By Jessica Fu
Fifty-five years ago, the Beatles made their American debut, Disney released the original Mary Poppins, and 1,244 dairy cooperatives across the country represented milk farmers’ interests in negotiations with processors and retailers. Since then, the dairy industry has undergone rapid consolidation, and co-ops have followed suit. Today, just 118 remain, per the most recent Department of Agriculture (USDA) numbers.
With every merger, more and more farms of different sizes, business models, and geographic locations have found themselves grouped under the same organizational roof. This phenomenon, as a result, has created power imbalances within the very associations founded to mitigate them, according to a new Government Accountability Office (GAO) report on the issue.
The GAO report was issued in response to a request by Democratic Senator Kirsten Gillibrand of New York, and is based on a review of USDA publications, peer-reviewed research, and interviews with various stakeholders. (For her part, Gillibrand has a history of advocating on behalf of dairy farmers, likely because New York is the third highest dairy-producing state.)
The report affirms the growing complaint among farmers that modern dairy cooperatives are no longer working solely on behalf of farmers’ interests. Some allege that co-ops, many of which have entered the business of developing retail products like yogurt and cheese from fluid milk, now have competing interests that incentivize them to keep milk prices low in order to maximize their own profit. Then there’s the problem of power imbalance, as evidenced by the voting structures among diverse co-op memberships. Typically, co-ops have abided by a “one member, one vote” rule, but that’s changing. According to the report, more states are greenlighting voting structures that allocate votes based on production, which can squeeze smaller dairy producers.
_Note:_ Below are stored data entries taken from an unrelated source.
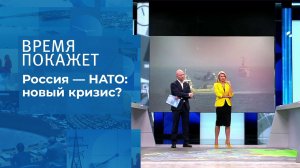 ВРЕМЯ
ПОКАЖЕТ

Россия — НАТО:
новый кризис?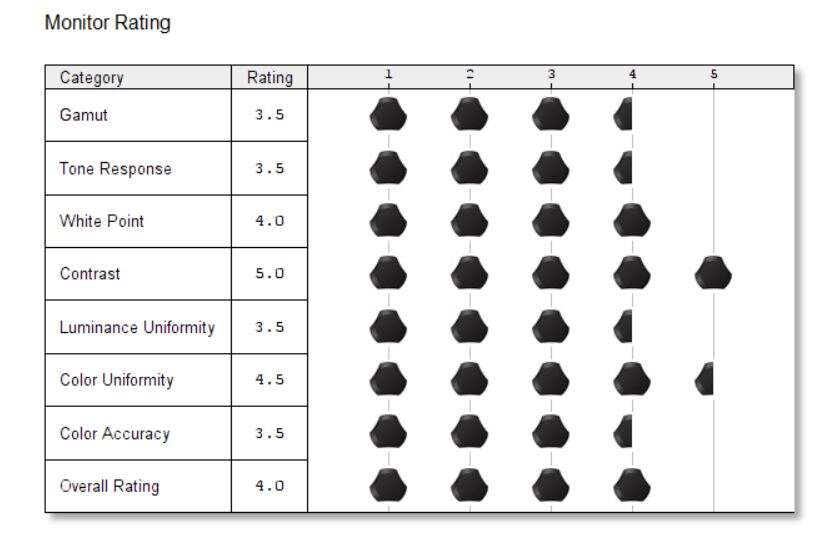 Monitor Rating

| Category | Rating | 1 2 3 4 5 |
|---|---|---|
| Gamut | 3.5 | |
| Tone Response | 3.5 | |
| White Point | 4.0 | |
| Contrast | 5.0 | |
| Luminance Uniformity | 3.5 | |
| Color Uniformity | 4.5 | |
| Color Accuracy | 3.5 | |
| Overall Rating | 4.0 | |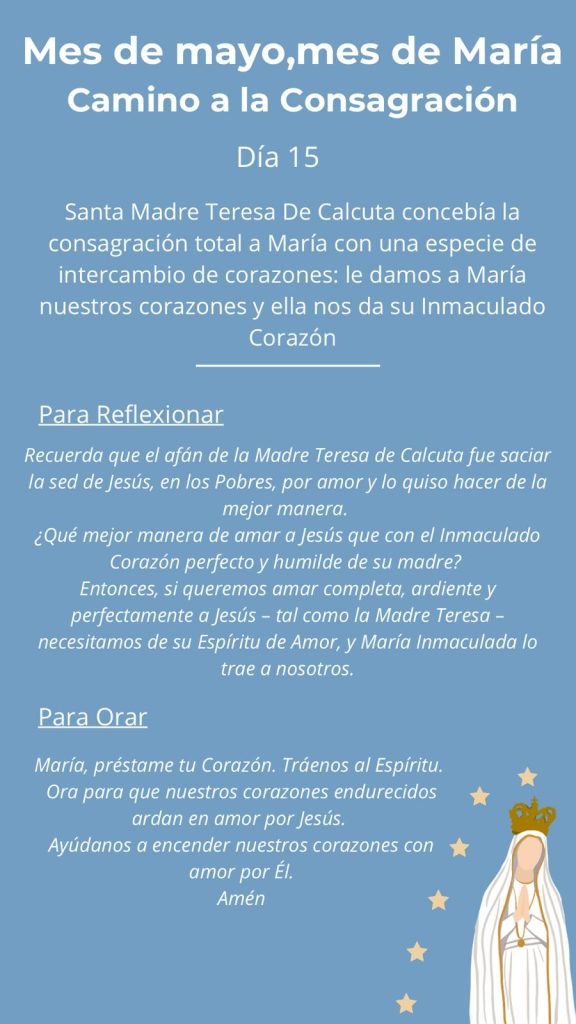 Mes de mayo,mes de María
Camino a la Consagración

Día 15

Santa Madre Teresa De Calcuta concebía la consagración total a María con una especie de intercambio de corazones: le damos a María nuestros corazones y ella nos da su Inmaculado Corazón

Para Reflexionar

Recuerda que el afán de la Madre Teresa de Calcuta fue saciar la sed de Jesús, en los Pobres, por amor y lo quiso hacer de la mejor manera.
¿Qué mejor manera de amar a Jesús que con el Inmaculado Corazón perfecto y humilde de su madre?
Entonces, si queremos amar completa, ardiente y perfectamente a Jesús – tal como la Madre Teresa – necesitamos de su Espíritu de Amor, y María Inmaculada lo trae a nosotros.

Para Orar

María, préstame tu Corazón. Tráenos al Espíritu.
Ora para que nuestros corazones endurecidos ardan en amor por Jesús.
Ayúdanos a encender nuestros corazones con amor por Él.
Amén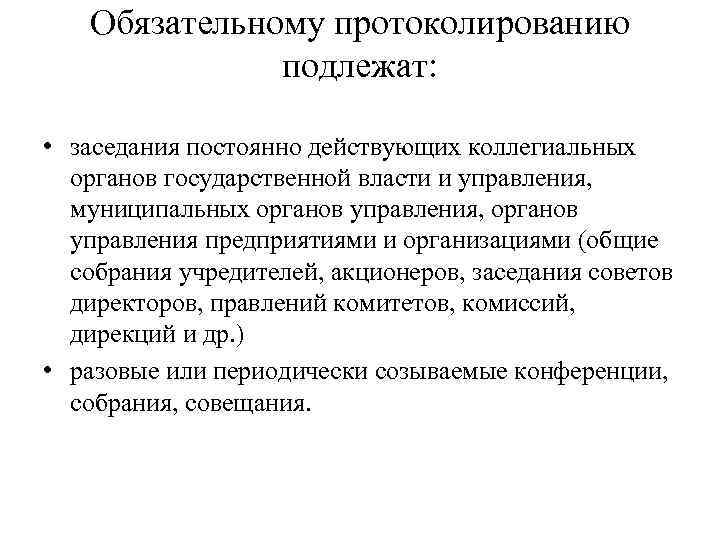 Обязательному протоколированию подлежат:

• заседания постоянно действующих коллегиальных органов государственной власти и управления, муниципальных органов управления, органов управления предприятиями и организациями (общие собрания учредителей, акционеров, заседания советов директоров, правлений комитетов, комиссий, дирекций и др.)
• разовые или периодически созываемые конференции, собрания, совещания.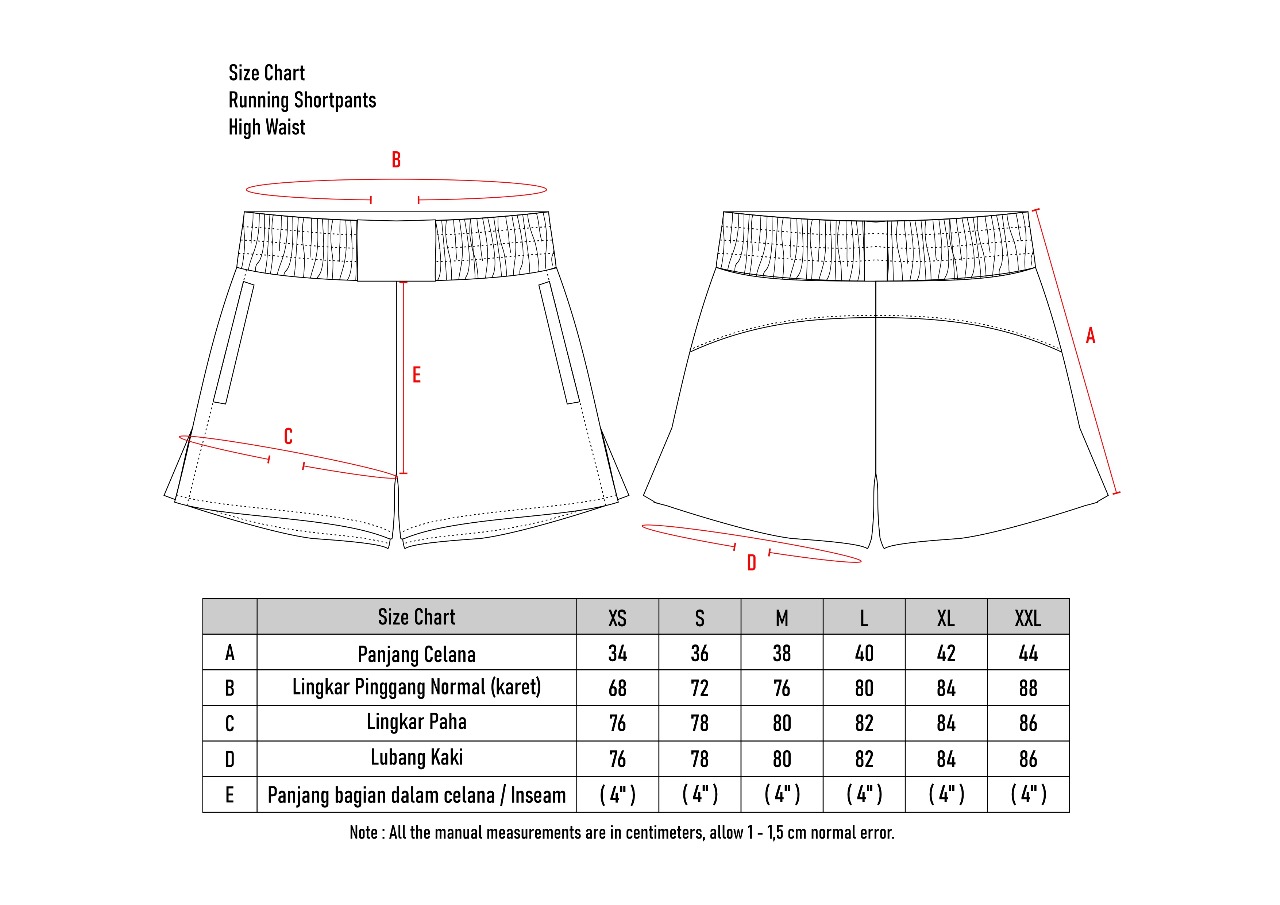 Size Chart
Running Shortpants
High Waist

B

E

C

A

D

|  | Size Chart | XS | S | M | L | XL | XXL |
|---|---|---|---|---|---|---|---|
| A | Panjang Celana | 34 | 36 | 38 | 40 | 42 | 44 |
| B | Lingkar Pinggang Normal (karet) | 68 | 72 | 76 | 80 | 84 | 88 |
| C | Lingkar Paha | 76 | 78 | 80 | 82 | 84 | 86 |
| D | Lubang Kaki | 76 | 78 | 80 | 82 | 84 | 86 |
| E | Panjang bagian dalam celana / Inseam | ( 4" ) | ( 4" ) | ( 4" ) | ( 4" ) | ( 4" ) | ( 4" ) |

Note : All the manual measurements are in centimeters, allow 1 - 1,5 cm normal error.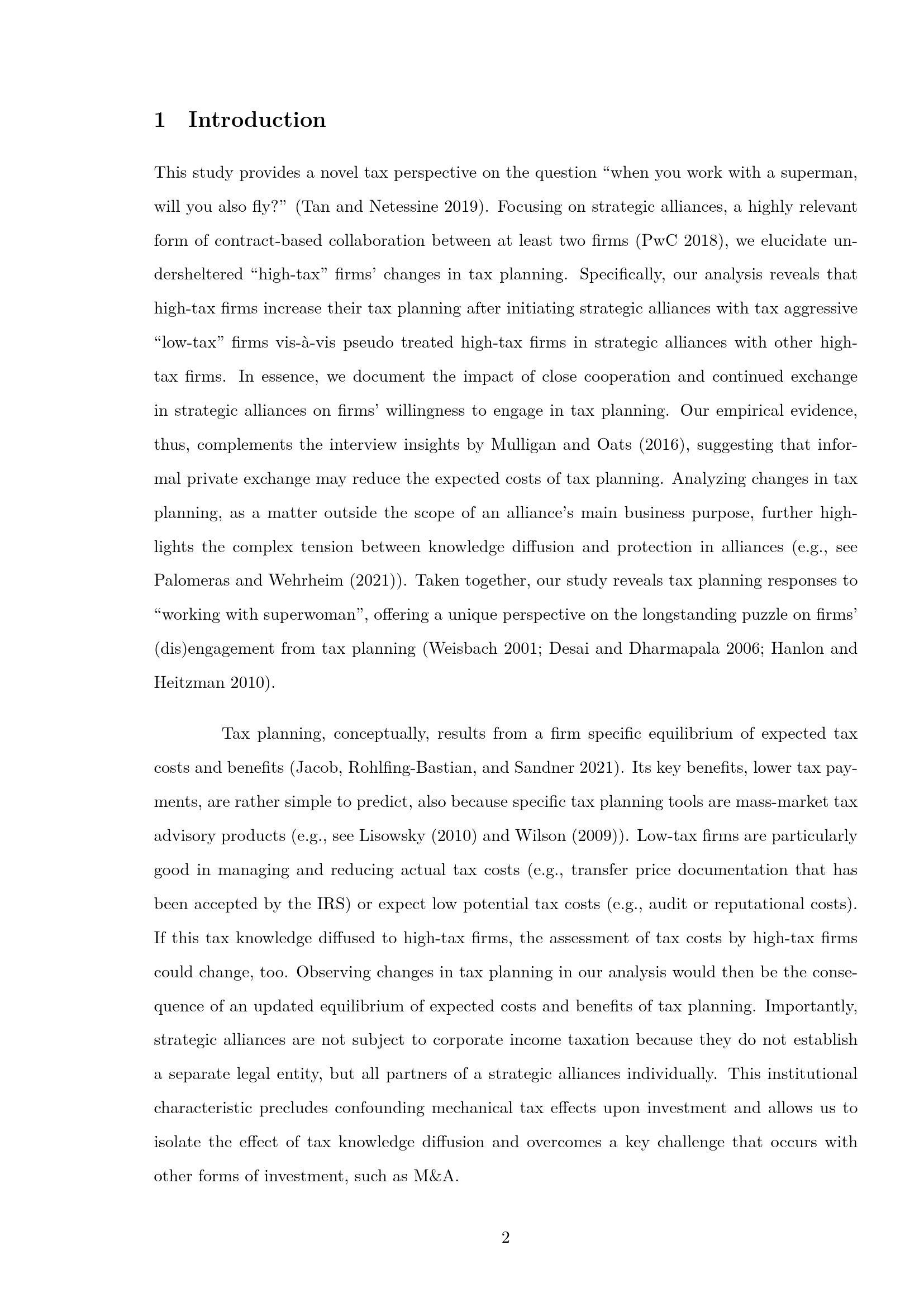 1 Introduction

This study provides a novel tax perspective on the question “when you work with a superman, will you also fly?” (Tan and Netessine 2019). Focusing on strategic alliances, a highly relevant form of contract-based collaboration between at least two firms (PwC 2018), we elucidate undersheltered “high-tax” firms’ changes in tax planning. Specifically, our analysis reveals that high-tax firms increase their tax planning after initiating strategic alliances with tax aggressive “low-tax” firms vis-à-vis pseudo treated high-tax firms in strategic alliances with other high-tax firms. In essence, we document the impact of close cooperation and continued exchange in strategic alliances on firms’ willingness to engage in tax planning. Our empirical evidence, thus, complements the interview insights by Mulligan and Oats (2016), suggesting that informal private exchange may reduce the expected costs of tax planning. Analyzing changes in tax planning, as a matter outside the scope of an alliance’s main business purpose, further highlights the complex tension between knowledge diffusion and protection in alliances (e.g., see Palomeras and Wehrheim (2021)). Taken together, our study reveals tax planning responses to “working with superwoman”, offering a unique perspective on the longstanding puzzle on firms’ (dis)engagement from tax planning (Weisbach 2001; Desai and Dharmapala 2006; Hanlon and Heitzman 2010).

Tax planning, conceptually, results from a firm specific equilibrium of expected tax costs and benefits (Jacob, Rohlfing-Bastian, and Sandner 2021). Its key benefits, lower tax payments, are rather simple to predict, also because specific tax planning tools are mass-market tax advisory products (e.g., see Lisowsky (2010) and Wilson (2009)). Low-tax firms are particularly good in managing and reducing actual tax costs (e.g., transfer price documentation that has been accepted by the IRS) or expect low potential tax costs (e.g., audit or reputational costs). If this tax knowledge diffused to high-tax firms, the assessment of tax costs by high-tax firms could change, too. Observing changes in tax planning in our analysis would then be the consequence of an updated equilibrium of expected costs and benefits of tax planning. Importantly, strategic alliances are not subject to corporate income taxation because they do not establish a separate legal entity, but all partners of a strategic alliances individually. This institutional characteristic precludes confounding mechanical tax effects upon investment and allows us to isolate the effect of tax knowledge diffusion and overcomes a key challenge that occurs with other forms of investment, such as M&A.

2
Historically, the co-op movement was a response to a lopsided industry made up of a handful of buyers—food processors, cheese producers, private label brands, and so on—and thousands of dairy farmers from California to Wisconsin. Co-ops gave sellers the power to collectively bargain with buyers, and legislators even carved out a special exemption, via the Capper-Volstead Act of 1922, to spare co-ops from having to deal with antitrust laws.
Today, co-ops no longer work solely on behalf of buyers. Dairy Farmers of America, the country’s biggest dairy co-op representing 13,000 farmers, has expanded its dealings along the milk supply chain, from processing to delivery, leading to what many farmers believe are conflicts of interest that actually drive down milk prices. (Read Leah Douglas’s comprehensive history of the charges here.) Now, it appears that the government’s watchdog agency has drawn some of the same conclusions.